Что сделать:
(A) Выпишите из статьи о Гоголе все слова и фразы, которые стоят в кавычках.
(B) Напишите, что идёт дальше в статье о Гоголе, начиная сразу после её последнего предложения.

Гоголь в тексте - Леонид Карасев 19 стр.


В продолжение темы "дряни" и "мертвых душ": "Вам нужно мертвых душ? – спросил Собакевич очень просто, без малейшего удивления, как бы речь шла о хлебе". Все "мертвое" у Гоголя (да и вообще в мифопоэтической традиции) связано с низом, и если продолжить линию телесных аналогий, включая сюда и самое низкое в нем – тему телесных отправлений, то соединение в одной фразе двух противоположных по смыслу слов может означать не только обычное сравнение, но, кроме того, сравнение "идеологическое". Начало и конец "сюжета поглощения" как бы уравниваются друг с другом и вообще меняются местами (так же, как в третьей главе второго тома поэмы, где Петр Петрович Петух так заказывает завтрак, что и у "мертвого родился бы аппетит").

Данные:
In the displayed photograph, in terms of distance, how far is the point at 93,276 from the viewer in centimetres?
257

Ответы:
(A)
1. "дряни"
2. "мертвых душ"
3. "Вам нужно мертвых душ? – спросил Собакевич очень просто, без малейшего удивления, как бы речь шла о хлебе"
4. "мертвое"
5. "идеологическое"
6. "сюжета поглощения"
7. "мертвого родился бы аппетит"

(B)
Что касается "идеальной" еды, той, которая, пройдя фазу "усвоения-переваривания", выйдет наружу чем-то таким, чего не надо стыдится, а, напротив, чем можно и покрасоваться, то здесь – в лидерах еда царицы из "Пропавшей грамоты". В финале повести – одна из тех попыток спасения ситуации, о которых шла речь ранее: царица "сидит сама, в золотой короне (…) и золотые галушки ест". Верх и низ примирены, зрение и отправление естественных надобностей больше не спорят друг с другом: ведь когда ешь золото, то и на выходе получишь золото. Ослабленный вариант того же самого подхода (серебро вместо золота) к решению проблемы видим в "Ночи перед Рождеством", где черт прячет месяц в карман, то есть символически съедает ночной серебряный свет. А затем месяц – в том же виде, как и был (снова как серебро), – вываливается из кармана черта, пока тот снует вверх вниз по трубе солохиной хаты. Фрейдист в этом движении увидел бы то, что положено фрейдисту, здесь же, как и в других случаях, речь идет о метафорических попытках "исправления" пищеварительного процесса, об изменении того порядка вещей, который Гоголя не устраивал.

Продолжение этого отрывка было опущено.